Mastering Extended Thinking in Claude: A Complete Guide to Adaptive Reasoning
Learn how to use Claude's extended thinking feature for complex reasoning tasks. Covers adaptive thinking, effort parameters, budget tokens, and practical API examples.
This guide explains how to enable and optimize Claude's extended thinking capability, including adaptive thinking with the effort parameter, manual budget tokens, and best practices for complex reasoning tasks.
Mastering Extended Thinking in Claude: A Complete Guide to Adaptive Reasoning
Claude's extended thinking feature unlocks enhanced reasoning capabilities for complex tasks, giving the model room to "think through" problems step-by-step before delivering a final answer. Whether you're building a research assistant, a code analysis tool, or a multi-step reasoning agent, understanding how to configure and use extended thinking is essential.

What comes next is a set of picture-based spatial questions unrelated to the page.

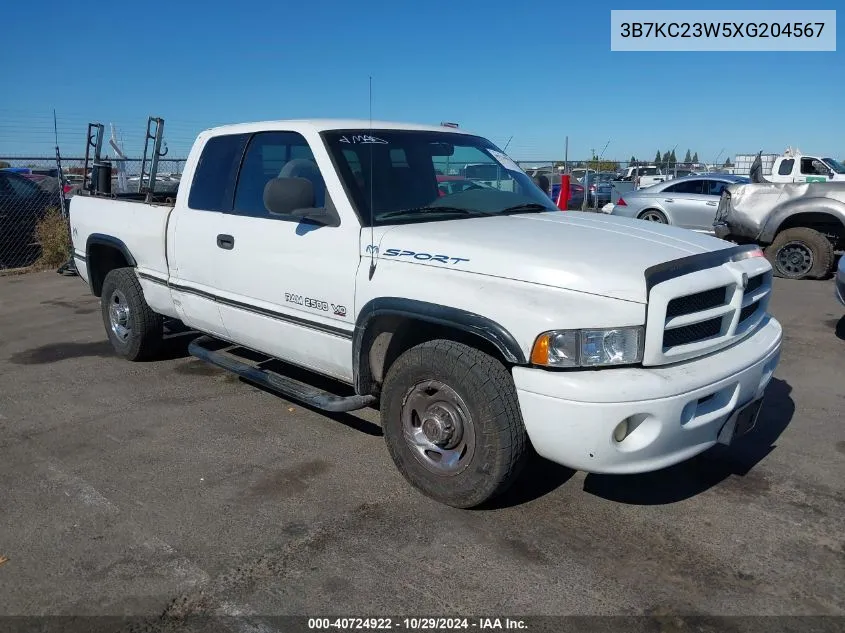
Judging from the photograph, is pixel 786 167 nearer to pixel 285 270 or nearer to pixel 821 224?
pixel 821 224

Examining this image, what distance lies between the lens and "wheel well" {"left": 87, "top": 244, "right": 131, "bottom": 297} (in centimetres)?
631

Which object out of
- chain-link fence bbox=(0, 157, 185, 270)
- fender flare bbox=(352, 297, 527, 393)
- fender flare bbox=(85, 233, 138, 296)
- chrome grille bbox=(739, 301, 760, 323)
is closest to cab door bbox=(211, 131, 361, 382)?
fender flare bbox=(352, 297, 527, 393)

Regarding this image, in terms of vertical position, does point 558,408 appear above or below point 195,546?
above

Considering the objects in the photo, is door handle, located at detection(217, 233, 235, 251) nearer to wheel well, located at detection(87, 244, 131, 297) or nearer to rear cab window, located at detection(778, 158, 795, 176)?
wheel well, located at detection(87, 244, 131, 297)

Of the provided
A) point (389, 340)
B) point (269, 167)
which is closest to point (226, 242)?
point (269, 167)

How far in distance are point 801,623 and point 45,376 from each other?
5.60m

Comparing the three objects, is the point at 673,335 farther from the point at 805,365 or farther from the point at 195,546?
the point at 805,365

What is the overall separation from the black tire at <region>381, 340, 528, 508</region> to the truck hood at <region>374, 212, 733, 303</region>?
439 millimetres

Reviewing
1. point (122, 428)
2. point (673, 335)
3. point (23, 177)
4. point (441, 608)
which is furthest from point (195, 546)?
point (23, 177)

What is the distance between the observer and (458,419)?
3422 mm

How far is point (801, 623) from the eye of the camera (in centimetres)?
272

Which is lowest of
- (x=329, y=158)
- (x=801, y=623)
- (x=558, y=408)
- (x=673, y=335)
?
(x=801, y=623)

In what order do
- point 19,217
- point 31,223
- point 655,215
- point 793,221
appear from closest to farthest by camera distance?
1. point 793,221
2. point 19,217
3. point 31,223
4. point 655,215

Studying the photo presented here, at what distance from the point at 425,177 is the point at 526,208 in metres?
0.67
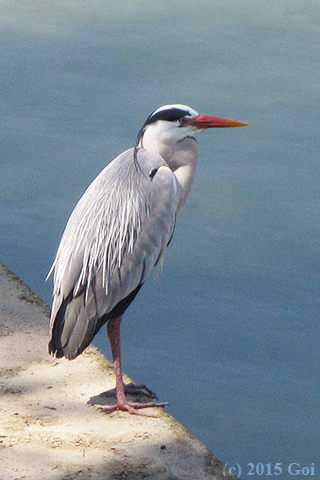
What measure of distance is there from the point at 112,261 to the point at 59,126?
3138 mm

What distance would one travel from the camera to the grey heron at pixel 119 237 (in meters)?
3.12

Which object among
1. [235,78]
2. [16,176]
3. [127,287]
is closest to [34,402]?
[127,287]

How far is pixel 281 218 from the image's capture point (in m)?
5.12

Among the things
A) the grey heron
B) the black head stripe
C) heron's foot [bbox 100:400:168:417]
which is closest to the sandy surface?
heron's foot [bbox 100:400:168:417]

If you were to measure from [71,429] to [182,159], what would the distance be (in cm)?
119

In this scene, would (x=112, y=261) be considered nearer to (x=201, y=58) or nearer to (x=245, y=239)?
(x=245, y=239)

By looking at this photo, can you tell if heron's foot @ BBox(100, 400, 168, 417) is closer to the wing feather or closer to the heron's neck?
the wing feather

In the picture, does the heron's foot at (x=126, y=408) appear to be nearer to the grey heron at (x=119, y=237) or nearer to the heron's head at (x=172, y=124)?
the grey heron at (x=119, y=237)

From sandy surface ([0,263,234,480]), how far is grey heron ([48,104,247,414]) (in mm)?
131

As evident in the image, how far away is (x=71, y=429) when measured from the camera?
299 centimetres

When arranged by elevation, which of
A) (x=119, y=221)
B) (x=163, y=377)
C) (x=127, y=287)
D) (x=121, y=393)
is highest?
(x=119, y=221)

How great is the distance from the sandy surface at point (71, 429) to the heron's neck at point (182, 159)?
818mm

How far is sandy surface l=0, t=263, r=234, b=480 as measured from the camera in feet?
9.07

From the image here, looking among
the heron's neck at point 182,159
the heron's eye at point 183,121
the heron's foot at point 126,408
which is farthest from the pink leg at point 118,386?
the heron's eye at point 183,121
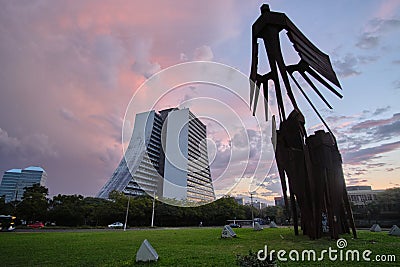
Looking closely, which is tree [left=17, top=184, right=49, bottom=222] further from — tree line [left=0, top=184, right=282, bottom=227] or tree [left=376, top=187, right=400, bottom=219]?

This guide covers everything from the basics of enabling extended thinking to advanced configuration with adaptive thinking and effort parameters. You'll learn practical API patterns, model-specific behavior, and best practices to get the most out of Claude's reasoning abilities.
What Is Extended Thinking?
Extended thinking allows Claude to generate internal reasoning content blocks before producing its final response. These thinking blocks contain the model's step-by-step analysis, which it then uses to craft a more accurate and well-reasoned answer.
When extended thinking is enabled, the API response includes one or more thinking content blocks followed by text content blocks. The thinking blocks contain Claude's internal reasoning and a cryptographic signature for verification.
Here's what a typical response looks like:
{
"content": [
{
"type": "thinking",
"thinking": "Let me analyze this step by step...",
"signature": "WaUjzkypQ2mUEVM36O2TxuC06KN8xyfbJwyem2dw3URve/op91XWHOEBLLqIOMfFG/UvLEczmEsUjavL...."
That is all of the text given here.